Indeed, I am made both humble and proud--not the contradiction it sounds, somehow--when I reflect on the faithfulness and patience of many of our gay and lesbian members in particular. Year after year, this issue gives them extraordinary pain. As one woman put it, we have a process right now, in place since last year, to work together to unite in support of the glbtq members of our yearly meeting, by engaging in the work of the working party and by working together at the monthly and quarterly meeting level to season a minute on same-gender marriage.

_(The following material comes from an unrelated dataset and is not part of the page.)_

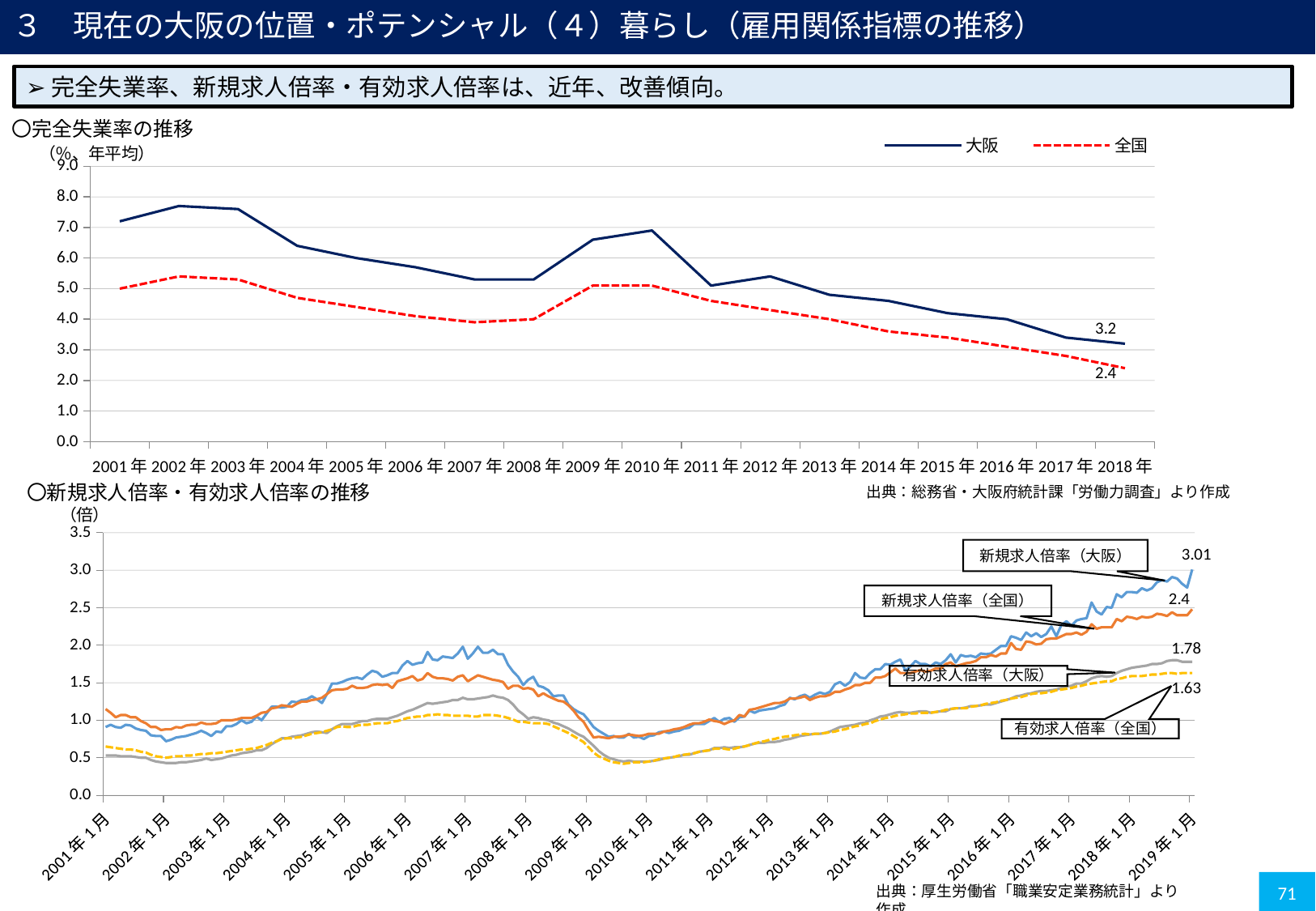
In the top chart (完全失業率の推移), which is larger in 2010年, 大阪 or 全国? 大阪 In the top chart (完全失業率の推移), what is the value for 全国 in 2018年? 2.4 In the top chart (完全失業率の推移), what is the difference between the 大阪 and 全国 values in 2018年? 0.8 In the bottom chart (新規求人倍率・有効求人倍率の推移), what is the difference between the latest labelled values for 有効求人倍率（大阪） and 有効求人倍率（全国）? 0.15 In the top chart (完全失業率の推移), how many years are shown on the x axis? 18 In the bottom chart (新規求人倍率・有効求人倍率の推移), what is the latest labelled value for 有効求人倍率（全国）? 1.63 In the bottom chart (新規求人倍率・有効求人倍率の推移), what is the latest labelled value for 新規求人倍率（大阪）? 3.01 What kind of chart is the bottom chart (新規求人倍率・有効求人倍率の推移)? line chart In the top chart (完全失業率の推移), is the value for 大阪 in 2002年 greater or less than 7.0? greater In the top chart (完全失業率の推移), how many series does the legend list? 2 In the top chart (完全失業率の推移), what is the value for 大阪 in 2018年? 3.2 In the top chart (完全失業率の推移), in which year is the 大阪 value lowest? 2018年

The minuted sense of the meeting was to have the Permanent Board develop the mechanism by which those with deep individual objections of conscience to financially contributing to FUM can avoid doing so, while continuing in the work we began last year, and while continuing to engage with FUM. There were angry voices, however, from individuals that felt that this did not go far enough. More than one person felt that their anger should have been reason enough for the yearly meeting to take more radical action immediately.
It was a hard, hard meeting.
One piece of vocal ministry given this morning by Deb Humphries really captures my sense of our labor together: she spoke of sensing that God is grieving, deeply grieving, for us and with us, because we have not been able to follow Her as far as She is ready to lead us. And, right this second, I'm just really feeling the grief.
I think that we could have been more faithful to one another, to God and to our covenant, our communal body. I feel bowed down with sadness that we lost the chance to be more with one another, and to trust more deeply in the Light that leads us and weaves us together.